• _What is required_:
Repeat, without any change, the entries presented below.
START Study material
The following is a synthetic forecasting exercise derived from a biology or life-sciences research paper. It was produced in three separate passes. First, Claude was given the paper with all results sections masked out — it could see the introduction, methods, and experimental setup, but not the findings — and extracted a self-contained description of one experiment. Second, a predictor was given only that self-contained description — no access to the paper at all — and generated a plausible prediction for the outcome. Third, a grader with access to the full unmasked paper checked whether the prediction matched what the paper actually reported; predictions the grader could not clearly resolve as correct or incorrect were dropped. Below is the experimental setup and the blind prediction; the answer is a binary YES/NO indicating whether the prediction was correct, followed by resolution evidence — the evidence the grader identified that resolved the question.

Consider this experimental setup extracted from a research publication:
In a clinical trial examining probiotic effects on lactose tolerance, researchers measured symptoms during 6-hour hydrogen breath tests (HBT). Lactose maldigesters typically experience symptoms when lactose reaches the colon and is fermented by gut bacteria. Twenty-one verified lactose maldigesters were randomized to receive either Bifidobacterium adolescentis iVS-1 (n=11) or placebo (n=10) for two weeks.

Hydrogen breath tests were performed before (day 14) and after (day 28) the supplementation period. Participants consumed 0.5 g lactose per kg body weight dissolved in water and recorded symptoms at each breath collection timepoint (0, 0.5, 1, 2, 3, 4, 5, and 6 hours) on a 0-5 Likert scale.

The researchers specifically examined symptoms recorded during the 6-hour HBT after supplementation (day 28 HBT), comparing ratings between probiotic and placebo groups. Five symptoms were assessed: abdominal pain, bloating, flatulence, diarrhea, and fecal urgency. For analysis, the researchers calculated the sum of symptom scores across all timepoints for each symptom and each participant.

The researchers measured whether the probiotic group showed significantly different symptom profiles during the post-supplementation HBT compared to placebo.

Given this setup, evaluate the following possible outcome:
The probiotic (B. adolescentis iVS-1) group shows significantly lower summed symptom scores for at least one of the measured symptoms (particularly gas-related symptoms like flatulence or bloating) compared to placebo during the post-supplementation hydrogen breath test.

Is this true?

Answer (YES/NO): NO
END Study material
• _Problem solution_:
The following is a synthetic forecasting exercise derived from a biology or life-sciences research paper. It was produced in three separate passes. First, Claude was given the paper with all results sections masked out — it could see the introduction, methods, and experimental setup, but not the findings — and extracted a self-contained description of one experiment. Second, a predictor was given only that self-contained description — no access to the paper at all — and generated a plausible prediction for the outcome. Third, a grader with access to the full unmasked paper checked whether the prediction matched what the paper actually reported; predictions the grader could not clearly resolve as correct or incorrect were dropped. Below is the experimental setup and the blind prediction; the answer is a binary YES/NO indicating whether the prediction was correct, followed by resolution evidence — the evidence the grader identified that resolved the question.

Consider this experimental setup extracted from a research publication:
In a clinical trial examining probiotic effects on lactose tolerance, researchers measured symptoms during 6-hour hydrogen breath tests (HBT). Lactose maldigesters typically experience symptoms when lactose reaches the colon and is fermented by gut bacteria. Twenty-one verified lactose maldigesters were randomized to receive either Bifidobacterium adolescentis iVS-1 (n=11) or placebo (n=10) for two weeks.

Hydrogen breath tests were performed before (day 14) and after (day 28) the supplementation period. Participants consumed 0.5 g lactose per kg body weight dissolved in water and recorded symptoms at each breath collection timepoint (0, 0.5, 1, 2, 3, 4, 5, and 6 hours) on a 0-5 Likert scale.

The researchers specifically examined symptoms recorded during the 6-hour HBT after supplementation (day 28 HBT), comparing ratings between probiotic and placebo groups. Five symptoms were assessed: abdominal pain, bloating, flatulence, diarrhea, and fecal urgency. For analysis, the researchers calculated the sum of symptom scores across all timepoints for each symptom and each participant.

The researchers measured whether the probiotic group showed significantly different symptom profiles during the post-supplementation HBT compared to placebo.

Given this setup, evaluate the following possible outcome:
The probiotic (B. adolescentis iVS-1) group shows significantly lower summed symptom scores for at least one of the measured symptoms (particularly gas-related symptoms like flatulence or bloating) compared to placebo during the post-supplementation hydrogen breath test.

Is this true?

Answer (YES/NO): NO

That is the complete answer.